Monday, November 18, 2013

I'm Not "Ok"

It has taken me 10 months to admit that.  If you had asked me how I was in the days following my brothers death, I would have answered "I'm ok."  It's the standard answer many of us give when we're asked how we are, along with "fine" and "good".  I clearly was not "ok" then, I'm not even "ok" 10 months later.  His children are not "ok", although if you asked any of them how they were doing they would also tell you they are "ok", "fine" or "good", because that's the answer you're suppose to give, because that's what everyone wants to hear.

◆ Parts of the exercise
A - Reproduce the post between "It has taken" and "wants to hear.", inclusive, substituting "usual" for "standard".
B - According to the post, how long did it take the writer to admit to not being "ok"?
The data below has no connection to the post.

◆ Dataset rows
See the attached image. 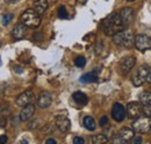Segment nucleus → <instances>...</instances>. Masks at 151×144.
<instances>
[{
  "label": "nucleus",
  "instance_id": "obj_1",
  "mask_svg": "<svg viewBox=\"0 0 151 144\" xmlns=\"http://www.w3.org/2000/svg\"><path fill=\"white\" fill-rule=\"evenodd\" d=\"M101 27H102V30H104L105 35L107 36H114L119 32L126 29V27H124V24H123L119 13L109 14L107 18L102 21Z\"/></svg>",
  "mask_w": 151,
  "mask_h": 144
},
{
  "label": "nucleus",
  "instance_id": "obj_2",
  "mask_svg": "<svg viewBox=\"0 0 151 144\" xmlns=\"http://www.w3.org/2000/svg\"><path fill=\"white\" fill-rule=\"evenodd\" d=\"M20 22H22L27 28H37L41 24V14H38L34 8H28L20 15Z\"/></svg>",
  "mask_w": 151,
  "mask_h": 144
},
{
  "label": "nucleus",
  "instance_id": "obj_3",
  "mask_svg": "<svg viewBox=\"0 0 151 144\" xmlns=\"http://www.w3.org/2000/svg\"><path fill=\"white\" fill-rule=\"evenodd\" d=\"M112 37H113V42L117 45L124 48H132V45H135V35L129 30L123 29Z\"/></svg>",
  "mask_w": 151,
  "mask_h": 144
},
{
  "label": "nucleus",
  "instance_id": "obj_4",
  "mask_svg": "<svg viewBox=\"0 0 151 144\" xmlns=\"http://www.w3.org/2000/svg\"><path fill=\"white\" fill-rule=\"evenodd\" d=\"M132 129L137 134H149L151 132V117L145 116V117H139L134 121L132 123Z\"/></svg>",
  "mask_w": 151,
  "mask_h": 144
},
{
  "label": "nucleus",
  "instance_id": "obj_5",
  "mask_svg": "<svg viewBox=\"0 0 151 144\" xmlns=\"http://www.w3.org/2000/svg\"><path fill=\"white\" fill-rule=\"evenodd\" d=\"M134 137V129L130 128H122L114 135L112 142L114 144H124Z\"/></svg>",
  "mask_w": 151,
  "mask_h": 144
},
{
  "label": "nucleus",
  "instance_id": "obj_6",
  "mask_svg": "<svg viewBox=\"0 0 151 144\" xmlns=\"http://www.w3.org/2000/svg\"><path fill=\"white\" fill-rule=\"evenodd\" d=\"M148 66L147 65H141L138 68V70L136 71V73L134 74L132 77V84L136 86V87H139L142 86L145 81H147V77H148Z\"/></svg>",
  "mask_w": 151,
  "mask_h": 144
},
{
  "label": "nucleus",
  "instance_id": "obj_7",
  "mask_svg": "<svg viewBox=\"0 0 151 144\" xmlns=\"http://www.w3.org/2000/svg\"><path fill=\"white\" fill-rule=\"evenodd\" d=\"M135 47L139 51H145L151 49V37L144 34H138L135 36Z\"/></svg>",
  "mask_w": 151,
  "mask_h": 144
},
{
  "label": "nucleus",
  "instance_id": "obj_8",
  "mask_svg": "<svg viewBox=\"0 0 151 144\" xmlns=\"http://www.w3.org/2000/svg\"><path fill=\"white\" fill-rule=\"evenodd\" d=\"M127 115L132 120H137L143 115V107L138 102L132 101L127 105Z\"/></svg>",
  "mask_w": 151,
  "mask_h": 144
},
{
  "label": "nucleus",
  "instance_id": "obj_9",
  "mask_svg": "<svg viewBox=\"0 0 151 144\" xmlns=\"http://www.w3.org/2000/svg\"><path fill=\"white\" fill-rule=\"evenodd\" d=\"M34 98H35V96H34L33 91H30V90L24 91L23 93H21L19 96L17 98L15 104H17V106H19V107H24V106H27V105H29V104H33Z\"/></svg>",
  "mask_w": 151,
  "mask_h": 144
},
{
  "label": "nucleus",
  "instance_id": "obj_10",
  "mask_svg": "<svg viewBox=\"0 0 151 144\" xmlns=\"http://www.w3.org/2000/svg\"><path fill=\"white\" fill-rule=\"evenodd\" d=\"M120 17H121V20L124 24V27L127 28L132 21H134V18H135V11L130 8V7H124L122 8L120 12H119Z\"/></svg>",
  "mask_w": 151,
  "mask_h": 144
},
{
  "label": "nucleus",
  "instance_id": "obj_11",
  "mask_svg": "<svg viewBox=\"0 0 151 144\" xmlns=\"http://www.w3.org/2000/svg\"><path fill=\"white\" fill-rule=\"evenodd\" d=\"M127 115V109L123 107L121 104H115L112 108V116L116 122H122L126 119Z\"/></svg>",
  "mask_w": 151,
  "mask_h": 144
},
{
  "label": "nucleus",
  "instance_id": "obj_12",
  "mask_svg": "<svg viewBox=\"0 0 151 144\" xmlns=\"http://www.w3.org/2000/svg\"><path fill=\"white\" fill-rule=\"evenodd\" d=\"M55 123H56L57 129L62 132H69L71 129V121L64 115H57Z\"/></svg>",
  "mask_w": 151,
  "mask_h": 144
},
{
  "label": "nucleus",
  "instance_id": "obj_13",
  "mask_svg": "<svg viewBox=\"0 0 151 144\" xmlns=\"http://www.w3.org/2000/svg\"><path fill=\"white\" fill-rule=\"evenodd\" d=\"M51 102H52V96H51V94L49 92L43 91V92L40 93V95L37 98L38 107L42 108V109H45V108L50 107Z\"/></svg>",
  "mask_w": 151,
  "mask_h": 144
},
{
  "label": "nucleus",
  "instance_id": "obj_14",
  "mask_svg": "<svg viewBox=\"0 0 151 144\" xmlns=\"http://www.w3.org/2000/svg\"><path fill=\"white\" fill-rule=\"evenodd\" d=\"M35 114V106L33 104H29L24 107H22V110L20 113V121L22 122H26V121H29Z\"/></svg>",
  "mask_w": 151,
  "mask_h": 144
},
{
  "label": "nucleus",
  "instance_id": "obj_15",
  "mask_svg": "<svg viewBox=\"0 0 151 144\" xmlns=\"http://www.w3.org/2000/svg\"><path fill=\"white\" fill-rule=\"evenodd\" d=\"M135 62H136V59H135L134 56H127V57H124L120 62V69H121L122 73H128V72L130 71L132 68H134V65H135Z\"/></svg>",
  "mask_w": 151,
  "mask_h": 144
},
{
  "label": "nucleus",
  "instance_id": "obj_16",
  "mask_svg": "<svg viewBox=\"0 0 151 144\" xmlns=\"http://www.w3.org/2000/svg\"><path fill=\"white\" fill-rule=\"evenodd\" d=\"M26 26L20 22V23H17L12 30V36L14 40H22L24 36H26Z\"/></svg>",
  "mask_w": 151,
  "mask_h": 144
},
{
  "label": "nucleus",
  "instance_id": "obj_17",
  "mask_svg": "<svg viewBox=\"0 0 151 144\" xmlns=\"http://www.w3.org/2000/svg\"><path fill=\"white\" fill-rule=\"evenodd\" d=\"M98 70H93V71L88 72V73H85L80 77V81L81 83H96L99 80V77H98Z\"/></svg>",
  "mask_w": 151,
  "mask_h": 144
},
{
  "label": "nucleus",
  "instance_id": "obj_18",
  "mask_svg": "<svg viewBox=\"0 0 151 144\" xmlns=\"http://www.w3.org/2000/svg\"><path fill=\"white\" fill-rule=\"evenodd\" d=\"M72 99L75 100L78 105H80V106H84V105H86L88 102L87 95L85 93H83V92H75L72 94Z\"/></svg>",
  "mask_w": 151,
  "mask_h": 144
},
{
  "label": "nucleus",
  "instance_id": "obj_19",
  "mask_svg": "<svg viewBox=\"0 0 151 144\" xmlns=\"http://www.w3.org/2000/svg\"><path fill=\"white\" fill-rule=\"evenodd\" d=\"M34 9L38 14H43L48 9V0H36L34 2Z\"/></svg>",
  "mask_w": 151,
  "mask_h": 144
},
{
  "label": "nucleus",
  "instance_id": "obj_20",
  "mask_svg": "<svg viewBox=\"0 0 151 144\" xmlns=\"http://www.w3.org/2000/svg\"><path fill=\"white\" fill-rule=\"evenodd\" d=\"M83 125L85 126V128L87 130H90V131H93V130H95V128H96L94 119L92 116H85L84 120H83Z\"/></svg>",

◆ Expected responses
A -
It has taken me 10 months to admit that.  If you had asked me how I was in the days following my brothers death, I would have answered "I'm ok."  It's the usual answer many of us give when we're asked how we are, along with "fine" and "good".  I clearly was not "ok" then, I'm not even "ok" 10 months later.  His children are not "ok", although if you asked any of them how they were doing they would also tell you they are "ok", "fine" or "good", because that's the answer you're suppose to give, because that's what everyone wants to hear.

B - 10 months.